*GIVEN REQUEST 1*: From the rows, copy out the lines from the line containing "Judging from the" up to and including the line containing "2384 inches", unchanged.

------ TEXT BLOCK ------

# AIS Shipping Data Demo

In this demo, we'll be looking at a preprocessed csv file containing id-state-action-state transitions to plot the corresponding discretized ship trajectories on a map. For information on  how this csv was generated, please reference ``README.md``.

In [1]:
import yaml
import numpy as np
import pandas as pd
import plotly
import plotly.graph_objs as go

First, we load the metadata. The metadata specifies the dimensions and resolution of the grid in longitude and latitude so we can plot the discretized trajectories on a map by mapping coordinates to states. The ``grid_len`` is the side length of one square in degrees of a regular Euclidean grid with ``num_cols`` columns. With this information, we can deduce the boundaries of a grid square from an integer state. The metadata also contains a copy of how the preprocessing was performed so we can know the format of the csv.

In [2]:
meta_file= 'meta_data.yaml'
ais_meta = {}
with open(meta_file, 'r') as stream:
    try:
        ais_meta = yaml.safe_load(stream)
    except yaml.YAMLError as exc:
        print(exc)

all_files_meta = ais_meta['all_files_meta']
options = ais_meta['options']
directories = ais_meta['directories']
grid_params = ais_meta['grid_params']

# specifies input directory and files of interest
in_dir_path = directories['in_dir_path']
in_dir_data = directories['in_dir_data']

ais_meta

{'all_files_meta': {'AIS_2017_01_Zone18.csv': {'month': 1,
   'year': 2017,
   'zone': 18}},
 'directories': {'in_dir_data': 'ais_data_output.csv', 'in_dir_path': './'},
 'grid_params': {'grid_len': 0.5,
  'max_lat': 50.0,
  'max_lon': -72.0,
  'min_lat': 25.0,
  'min_lon': -78.0,
  'num_cols': 12},
 'options': {'allow_diag': False,
  'append_coords': True,
  'bound_lat': True,
  'bound_lon': False,
  'bound_time': True,
  'bound_zone': True,
  'interp_actions': True,
  'limit_rows': True,
  'max_rows': 1000000,
  'min_states': 2,
  'prec_coords': 3}}

Now we load the sequences.

------ INPUT DATA ------

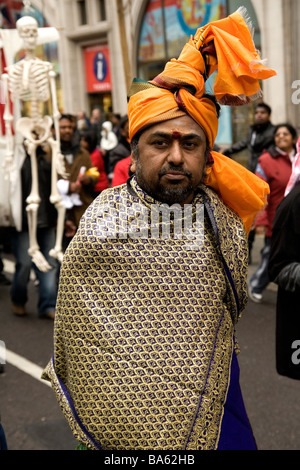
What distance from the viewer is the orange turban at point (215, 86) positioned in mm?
2043

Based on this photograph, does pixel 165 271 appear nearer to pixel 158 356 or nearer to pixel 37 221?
pixel 158 356

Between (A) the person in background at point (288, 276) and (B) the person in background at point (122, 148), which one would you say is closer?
(A) the person in background at point (288, 276)

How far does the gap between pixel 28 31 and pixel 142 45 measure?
34.9 ft

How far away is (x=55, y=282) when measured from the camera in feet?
19.6

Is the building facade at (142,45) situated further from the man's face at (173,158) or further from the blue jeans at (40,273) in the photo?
the man's face at (173,158)

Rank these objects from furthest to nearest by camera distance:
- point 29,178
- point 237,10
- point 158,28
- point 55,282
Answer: point 158,28
point 55,282
point 29,178
point 237,10

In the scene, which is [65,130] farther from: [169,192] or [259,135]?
[169,192]

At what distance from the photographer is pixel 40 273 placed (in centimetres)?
573

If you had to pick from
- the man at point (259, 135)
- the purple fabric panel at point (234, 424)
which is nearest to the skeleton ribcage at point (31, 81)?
the man at point (259, 135)

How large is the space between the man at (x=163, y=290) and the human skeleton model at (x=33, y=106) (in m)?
3.30

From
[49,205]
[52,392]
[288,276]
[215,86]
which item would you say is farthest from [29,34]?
[215,86]
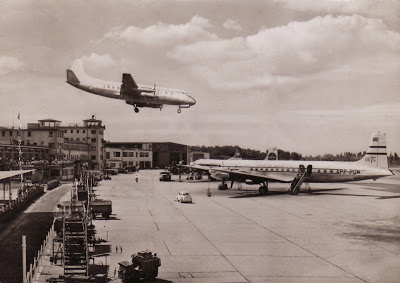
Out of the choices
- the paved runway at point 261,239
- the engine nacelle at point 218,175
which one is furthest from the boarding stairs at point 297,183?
the engine nacelle at point 218,175

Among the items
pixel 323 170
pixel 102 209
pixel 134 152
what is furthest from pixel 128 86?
pixel 134 152

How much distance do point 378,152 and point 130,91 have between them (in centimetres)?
3977

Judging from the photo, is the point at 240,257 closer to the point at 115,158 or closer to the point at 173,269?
the point at 173,269

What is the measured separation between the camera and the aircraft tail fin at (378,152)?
2384 inches

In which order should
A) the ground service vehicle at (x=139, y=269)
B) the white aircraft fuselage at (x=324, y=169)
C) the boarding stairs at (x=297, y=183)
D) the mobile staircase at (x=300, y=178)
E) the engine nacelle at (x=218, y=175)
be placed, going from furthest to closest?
1. the engine nacelle at (x=218, y=175)
2. the boarding stairs at (x=297, y=183)
3. the mobile staircase at (x=300, y=178)
4. the white aircraft fuselage at (x=324, y=169)
5. the ground service vehicle at (x=139, y=269)

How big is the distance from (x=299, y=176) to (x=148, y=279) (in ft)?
153

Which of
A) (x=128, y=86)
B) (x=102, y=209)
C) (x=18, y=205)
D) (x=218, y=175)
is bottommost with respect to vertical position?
(x=18, y=205)

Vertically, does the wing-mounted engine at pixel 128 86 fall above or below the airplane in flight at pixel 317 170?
above

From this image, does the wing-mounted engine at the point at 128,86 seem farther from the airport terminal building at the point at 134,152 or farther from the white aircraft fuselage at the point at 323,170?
the airport terminal building at the point at 134,152

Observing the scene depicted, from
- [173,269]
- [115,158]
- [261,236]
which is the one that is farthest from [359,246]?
[115,158]

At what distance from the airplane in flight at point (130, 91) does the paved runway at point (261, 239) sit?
12.9 meters

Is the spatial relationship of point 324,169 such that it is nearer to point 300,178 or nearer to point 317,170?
point 317,170

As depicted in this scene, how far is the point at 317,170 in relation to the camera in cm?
6372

------

*GIVEN REQUEST 2*:
Answer these questions from the AIS shipping data demo:
(a) Which file does the demo point to for information on how the csv was generated?
(b) What does ``grid_len`` give?
(c) What value is listed for ``max_rows`` under the options?

*FULL SOLUTION 1*:
Judging from the photo, is the point at 240,257 closer to the point at 115,158 or closer to the point at 173,269?
the point at 173,269

What is the measured separation between the camera and the aircraft tail fin at (378,152)?
2384 inches

*FULL SOLUTION 2*:
(a) ``README.md``
(b) The side length of one square, in degrees, of a regular Euclidean grid with ``num_cols`` columns.
(c) 1000000